__Selected extract__:
▬▬▬▬▬▬

Human Interest

Doctors pressured them to abort. At the next scan, the baby’s condition had ‘disappeared’

abortion, parents

Kimberley James and her husband Nick were first told to abort their baby at just 12 weeks gestation. And they continued to protect their child throughout the pregnancy, even though the pressure to abort didn’t stop.

“We said no because it was absolutely not what we wanted to do,” she told The Scottish Sun. “We asked them why and unfortunately they couldn’t give us an answer. We thought if they don’t know what it is then we’ll say ‘no’, even if it was a really poor diagnosis.”

According to 7 News, an ultrasound at 12 weeks showed that the baby was swollen and she was diagnosed with hydrops fetalis, which has a survival rate of just 10 percent. In addition, doctors said the preborn baby girl had cystic hygroma which is a fluid-filled sac caused by a blockage in the lymphatic system. With such a diagnosis, the pressure was on from the medical team to abort.

 

“It must have been three or four people I was told, quite forcibly, that a termination was the best option,” James told 7 News. “In the end, we paid to have private scans and blood tests but we were determined to go ahead with the pregnancy.”

Those additional tests call came back negative and by 20 weeks gestation, each of the health conditions the baby had been diagnosed with had completely disappeared.

“At 16 weeks we went back to Worcestershire Royal Hospital for a scan and they were gobsmacked the hydrops were gone, which was the reason they had offered the termination. They didn’t know how it had disappeared and said it was unheard of.”

READ: She refused abortion after a fatal diagnosis: It was a ‘painful and wonderful journey’

By 20 weeks, the cystic hygroma was gone as well. The doctors were “shocked.”

On May 9, baby Penelope made her debut weighing seven pounds, six ounces. Doctors examined her carefully to find that she was completely fine.

“Penelope defied all odds […] We are so in love with her and so thankful that we continued with the pregnancy despite the extremely poor prognosis at the start,” James told The Scottish Sun. “The doctors all said it was unheard of for the hydrops to disappear and we still to this day don’t know what caused it or why it went away. She is our miracle baby.”

▬▬▬▬▬▬

__Stored data__:
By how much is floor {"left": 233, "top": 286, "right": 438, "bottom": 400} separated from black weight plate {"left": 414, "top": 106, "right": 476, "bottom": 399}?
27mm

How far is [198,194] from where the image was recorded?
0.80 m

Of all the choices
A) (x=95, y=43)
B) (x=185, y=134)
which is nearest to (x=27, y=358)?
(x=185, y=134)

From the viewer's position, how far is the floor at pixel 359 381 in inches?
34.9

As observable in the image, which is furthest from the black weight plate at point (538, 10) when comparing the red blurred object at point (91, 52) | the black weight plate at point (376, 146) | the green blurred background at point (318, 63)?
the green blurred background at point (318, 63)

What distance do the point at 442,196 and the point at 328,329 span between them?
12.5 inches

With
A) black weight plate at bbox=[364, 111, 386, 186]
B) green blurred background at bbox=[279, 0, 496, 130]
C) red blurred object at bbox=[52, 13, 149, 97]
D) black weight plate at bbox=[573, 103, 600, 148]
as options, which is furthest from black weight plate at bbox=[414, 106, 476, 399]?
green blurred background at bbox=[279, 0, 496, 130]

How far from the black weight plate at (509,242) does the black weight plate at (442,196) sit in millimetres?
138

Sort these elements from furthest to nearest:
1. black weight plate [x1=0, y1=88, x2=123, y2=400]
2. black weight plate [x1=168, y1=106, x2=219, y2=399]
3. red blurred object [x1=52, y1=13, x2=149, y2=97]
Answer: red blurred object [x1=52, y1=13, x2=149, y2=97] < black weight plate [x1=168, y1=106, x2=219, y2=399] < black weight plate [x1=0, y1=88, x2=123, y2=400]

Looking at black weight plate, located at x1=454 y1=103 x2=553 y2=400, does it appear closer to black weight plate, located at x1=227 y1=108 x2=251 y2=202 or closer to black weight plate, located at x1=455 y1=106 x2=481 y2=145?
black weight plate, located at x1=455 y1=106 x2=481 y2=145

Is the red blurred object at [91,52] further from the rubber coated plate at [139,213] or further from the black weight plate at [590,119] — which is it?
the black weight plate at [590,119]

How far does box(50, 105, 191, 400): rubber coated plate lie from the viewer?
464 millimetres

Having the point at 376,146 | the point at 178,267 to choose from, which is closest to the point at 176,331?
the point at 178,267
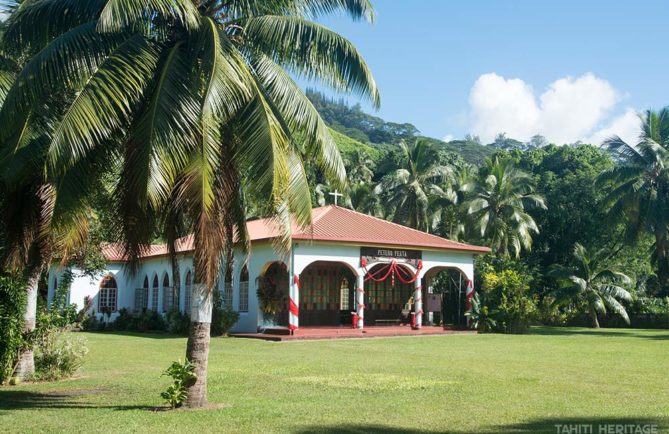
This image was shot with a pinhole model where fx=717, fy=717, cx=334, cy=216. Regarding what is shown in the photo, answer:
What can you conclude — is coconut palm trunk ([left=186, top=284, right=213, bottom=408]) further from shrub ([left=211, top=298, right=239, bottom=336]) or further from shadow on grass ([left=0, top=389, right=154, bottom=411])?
shrub ([left=211, top=298, right=239, bottom=336])

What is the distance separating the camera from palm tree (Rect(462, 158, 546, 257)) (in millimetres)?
39531

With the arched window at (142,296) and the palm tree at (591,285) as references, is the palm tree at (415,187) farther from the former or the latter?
the arched window at (142,296)

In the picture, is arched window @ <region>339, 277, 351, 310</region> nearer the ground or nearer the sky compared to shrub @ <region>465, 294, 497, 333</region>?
nearer the sky

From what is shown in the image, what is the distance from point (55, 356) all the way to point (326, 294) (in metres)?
17.1

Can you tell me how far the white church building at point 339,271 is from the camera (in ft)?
87.3

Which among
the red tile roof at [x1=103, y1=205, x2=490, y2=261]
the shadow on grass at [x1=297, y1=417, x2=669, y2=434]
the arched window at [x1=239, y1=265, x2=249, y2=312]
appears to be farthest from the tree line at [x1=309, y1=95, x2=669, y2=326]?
the shadow on grass at [x1=297, y1=417, x2=669, y2=434]

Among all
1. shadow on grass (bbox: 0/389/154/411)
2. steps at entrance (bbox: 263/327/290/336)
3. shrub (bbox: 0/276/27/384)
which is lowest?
shadow on grass (bbox: 0/389/154/411)

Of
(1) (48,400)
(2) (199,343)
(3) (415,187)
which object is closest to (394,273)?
(3) (415,187)

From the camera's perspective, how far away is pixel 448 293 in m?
35.9

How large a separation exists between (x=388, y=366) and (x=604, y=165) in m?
37.0

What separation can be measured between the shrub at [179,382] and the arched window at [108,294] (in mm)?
29934

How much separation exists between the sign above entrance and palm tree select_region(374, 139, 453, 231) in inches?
530

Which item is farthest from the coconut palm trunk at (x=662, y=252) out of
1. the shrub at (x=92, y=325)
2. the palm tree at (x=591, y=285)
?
the shrub at (x=92, y=325)

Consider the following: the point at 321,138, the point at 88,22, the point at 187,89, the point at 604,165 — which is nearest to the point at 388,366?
the point at 321,138
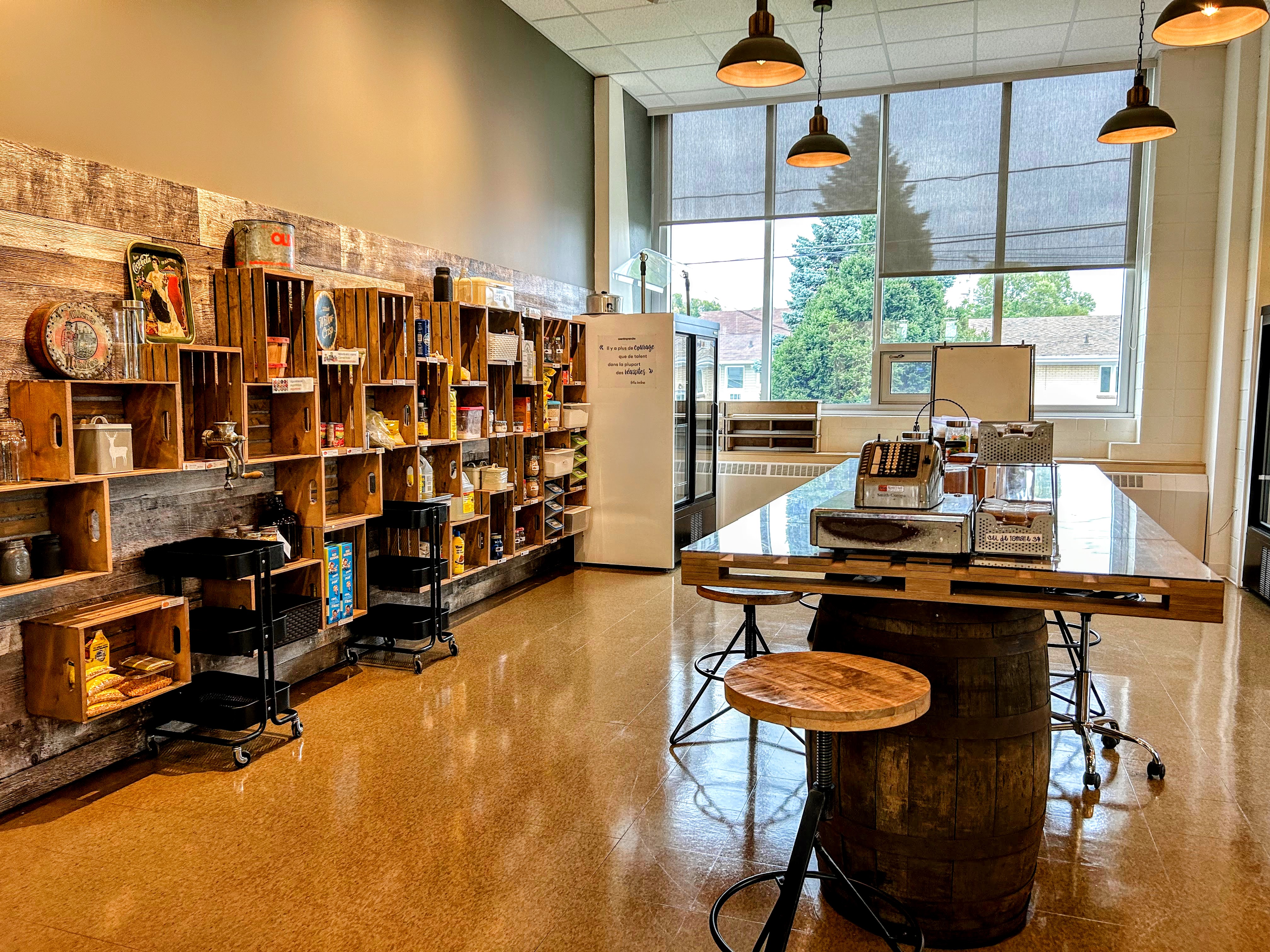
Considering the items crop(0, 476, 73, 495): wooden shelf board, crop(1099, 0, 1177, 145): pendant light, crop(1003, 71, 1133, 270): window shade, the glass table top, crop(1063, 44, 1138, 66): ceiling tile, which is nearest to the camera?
the glass table top

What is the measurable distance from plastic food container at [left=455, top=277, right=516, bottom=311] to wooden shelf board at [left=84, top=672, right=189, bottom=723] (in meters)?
2.67

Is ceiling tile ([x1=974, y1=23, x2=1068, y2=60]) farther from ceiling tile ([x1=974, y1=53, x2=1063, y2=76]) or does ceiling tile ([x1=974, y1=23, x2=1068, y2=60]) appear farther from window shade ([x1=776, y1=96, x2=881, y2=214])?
window shade ([x1=776, y1=96, x2=881, y2=214])

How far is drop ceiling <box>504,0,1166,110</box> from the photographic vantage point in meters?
6.14

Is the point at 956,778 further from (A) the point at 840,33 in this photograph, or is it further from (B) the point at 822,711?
(A) the point at 840,33

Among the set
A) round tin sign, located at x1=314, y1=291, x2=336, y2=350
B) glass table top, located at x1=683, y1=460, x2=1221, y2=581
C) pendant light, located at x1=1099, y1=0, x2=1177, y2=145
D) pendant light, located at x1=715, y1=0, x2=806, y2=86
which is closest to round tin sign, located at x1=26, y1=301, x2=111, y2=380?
round tin sign, located at x1=314, y1=291, x2=336, y2=350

▬▬▬▬▬▬

__Activity__:
Transcribe the article about the pregnancy diagnosis word for word, starting at "abortion, parents" and ending at "abort didn’t stop.". The listing has nothing to do with the article about the pregnancy diagnosis.

__Task output__:
abortion, parents

Kimberley James and her husband Nick were first told to abort their baby at just 12 weeks gestation. And they continued to protect their child throughout the pregnancy, even though the pressure to abort didn’t stop.